_GIVEN PROBLEM 1_.
Reproduce the passage of the forum thread verbatim, everything from "I read great" down to "is quite correct.".
_GIVEN PROBLEM 2_.
List every phrase in the forum thread that is enclosed in parentheses.
_GIVEN PROBLEM 3_.
Translate this sentence from the forum thread into French: "The reason domes are "known" for their off axis response is because ON axis they are terrible."

_TEXT_.
= = =

To be honest no i havent used any dome midranges personally(hence this thread ). But from reading and researching it seems that domes have better off-axis _compared_ to a cone. a cone seems to be more directional. Ya feel me?

I think you are going above and beyond the way you are talking about sound. I dont have golden ears like you, My expectations/standards are a little bit lower when it comes to SQ lol.


I read great things about that tg9 but i just dont want to make my pillars stick out that much. the dome seems to "look cooler" and suppose to sound great too. You had me scared about separation but it occured to me that my car isnt a full blown SQ vehicle just yet. my substage will probably drown in some(i know, sounds dumb)


----------



## Abmolech (Nov 2, 2006)

kevin k. is quite correct.
The reason domes are "known" for their off axis response is because ON axis they are terrible. The shape has little to do with off axis response, the main precursor is the radiating diameter.(beaming)

= = =

_SUPPLIED DATA_.

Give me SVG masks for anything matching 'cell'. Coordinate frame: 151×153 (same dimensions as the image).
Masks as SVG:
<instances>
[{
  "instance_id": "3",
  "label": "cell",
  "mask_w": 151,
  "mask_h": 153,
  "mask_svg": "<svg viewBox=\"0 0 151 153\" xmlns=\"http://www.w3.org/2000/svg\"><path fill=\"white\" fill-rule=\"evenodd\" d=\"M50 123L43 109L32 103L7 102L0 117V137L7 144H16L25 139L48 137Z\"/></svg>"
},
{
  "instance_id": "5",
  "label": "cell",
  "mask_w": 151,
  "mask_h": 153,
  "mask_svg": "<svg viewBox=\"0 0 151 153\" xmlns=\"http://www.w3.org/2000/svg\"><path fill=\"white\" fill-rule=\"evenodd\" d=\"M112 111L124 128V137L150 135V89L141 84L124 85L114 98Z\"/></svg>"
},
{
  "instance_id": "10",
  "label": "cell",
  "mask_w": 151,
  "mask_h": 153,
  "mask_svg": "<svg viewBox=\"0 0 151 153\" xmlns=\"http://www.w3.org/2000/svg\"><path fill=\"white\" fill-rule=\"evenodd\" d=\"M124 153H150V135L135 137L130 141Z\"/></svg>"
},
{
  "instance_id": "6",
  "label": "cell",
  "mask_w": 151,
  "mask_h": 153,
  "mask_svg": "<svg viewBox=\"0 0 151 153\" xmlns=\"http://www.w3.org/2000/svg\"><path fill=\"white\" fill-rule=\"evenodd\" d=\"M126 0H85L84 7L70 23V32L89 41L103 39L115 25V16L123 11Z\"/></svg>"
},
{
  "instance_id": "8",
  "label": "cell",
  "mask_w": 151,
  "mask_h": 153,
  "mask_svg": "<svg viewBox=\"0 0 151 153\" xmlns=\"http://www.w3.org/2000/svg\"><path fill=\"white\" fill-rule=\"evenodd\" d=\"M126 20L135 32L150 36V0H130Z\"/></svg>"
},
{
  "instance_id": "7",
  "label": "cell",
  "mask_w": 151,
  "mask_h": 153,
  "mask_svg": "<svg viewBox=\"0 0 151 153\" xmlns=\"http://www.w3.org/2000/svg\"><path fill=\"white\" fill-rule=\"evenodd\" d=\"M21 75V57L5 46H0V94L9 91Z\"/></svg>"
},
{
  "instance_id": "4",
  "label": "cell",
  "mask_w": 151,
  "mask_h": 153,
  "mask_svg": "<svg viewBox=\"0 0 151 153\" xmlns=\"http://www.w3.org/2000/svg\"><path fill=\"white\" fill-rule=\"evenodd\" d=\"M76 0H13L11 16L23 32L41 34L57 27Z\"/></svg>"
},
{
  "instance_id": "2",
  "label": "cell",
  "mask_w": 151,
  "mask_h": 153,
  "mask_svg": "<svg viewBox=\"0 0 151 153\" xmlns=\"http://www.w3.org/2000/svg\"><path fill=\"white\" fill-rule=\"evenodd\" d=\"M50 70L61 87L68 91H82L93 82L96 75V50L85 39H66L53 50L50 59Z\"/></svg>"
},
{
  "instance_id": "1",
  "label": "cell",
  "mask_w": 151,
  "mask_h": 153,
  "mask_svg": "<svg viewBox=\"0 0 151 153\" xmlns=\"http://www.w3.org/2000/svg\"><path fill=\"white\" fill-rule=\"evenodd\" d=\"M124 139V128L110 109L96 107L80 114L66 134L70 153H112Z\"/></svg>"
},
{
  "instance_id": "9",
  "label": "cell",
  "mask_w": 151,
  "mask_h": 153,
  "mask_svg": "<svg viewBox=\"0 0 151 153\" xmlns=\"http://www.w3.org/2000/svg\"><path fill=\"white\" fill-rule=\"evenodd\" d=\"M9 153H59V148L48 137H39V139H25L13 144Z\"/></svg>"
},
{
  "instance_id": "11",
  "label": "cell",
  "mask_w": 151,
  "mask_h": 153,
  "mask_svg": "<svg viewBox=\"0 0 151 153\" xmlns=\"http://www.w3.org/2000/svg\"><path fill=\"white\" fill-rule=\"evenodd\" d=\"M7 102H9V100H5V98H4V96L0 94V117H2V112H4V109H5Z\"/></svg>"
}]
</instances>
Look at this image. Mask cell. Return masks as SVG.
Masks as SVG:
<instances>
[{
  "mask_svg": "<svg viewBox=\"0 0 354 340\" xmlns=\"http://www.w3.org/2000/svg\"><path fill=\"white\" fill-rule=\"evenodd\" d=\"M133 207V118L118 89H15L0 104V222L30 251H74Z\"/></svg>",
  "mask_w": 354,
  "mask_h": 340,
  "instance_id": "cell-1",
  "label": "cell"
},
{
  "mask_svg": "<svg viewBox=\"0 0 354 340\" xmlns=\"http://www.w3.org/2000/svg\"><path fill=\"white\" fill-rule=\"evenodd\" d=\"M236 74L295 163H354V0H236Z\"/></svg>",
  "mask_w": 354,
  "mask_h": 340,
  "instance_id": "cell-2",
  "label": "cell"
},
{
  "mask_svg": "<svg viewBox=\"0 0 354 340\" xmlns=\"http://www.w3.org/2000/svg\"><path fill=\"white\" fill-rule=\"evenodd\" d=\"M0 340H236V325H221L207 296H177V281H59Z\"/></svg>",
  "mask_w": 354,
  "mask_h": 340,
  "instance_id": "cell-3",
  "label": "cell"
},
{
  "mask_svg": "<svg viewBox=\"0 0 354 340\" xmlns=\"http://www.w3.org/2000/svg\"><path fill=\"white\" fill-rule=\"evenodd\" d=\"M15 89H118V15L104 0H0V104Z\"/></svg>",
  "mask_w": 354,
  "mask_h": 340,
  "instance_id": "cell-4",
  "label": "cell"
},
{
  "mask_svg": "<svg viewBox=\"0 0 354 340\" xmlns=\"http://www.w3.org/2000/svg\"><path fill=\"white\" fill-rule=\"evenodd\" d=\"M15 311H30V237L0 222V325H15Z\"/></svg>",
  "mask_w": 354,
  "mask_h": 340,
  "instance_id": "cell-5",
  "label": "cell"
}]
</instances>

= = =

_RESULT 1_.
I read great things about that tg9 but i just dont want to make my pillars stick out that much. the dome seems to "look cooler" and suppose to sound great too. You had me scared about separation but it occured to me that my car isnt a full blown SQ vehicle just yet. my substage will probably drown in some(i know, sounds dumb)


----------



## Abmolech (Nov 2, 2006)

kevin k. is quite correct.

_RESULT 2_.
hence this thread
i know, sounds dumb
Nov 2, 2006
beaming

_RESULT 3_.
La raison pour laquelle les dômes sont « connus » pour leur réponse hors axe est que, DANS l'axe, ils sont épouvantables.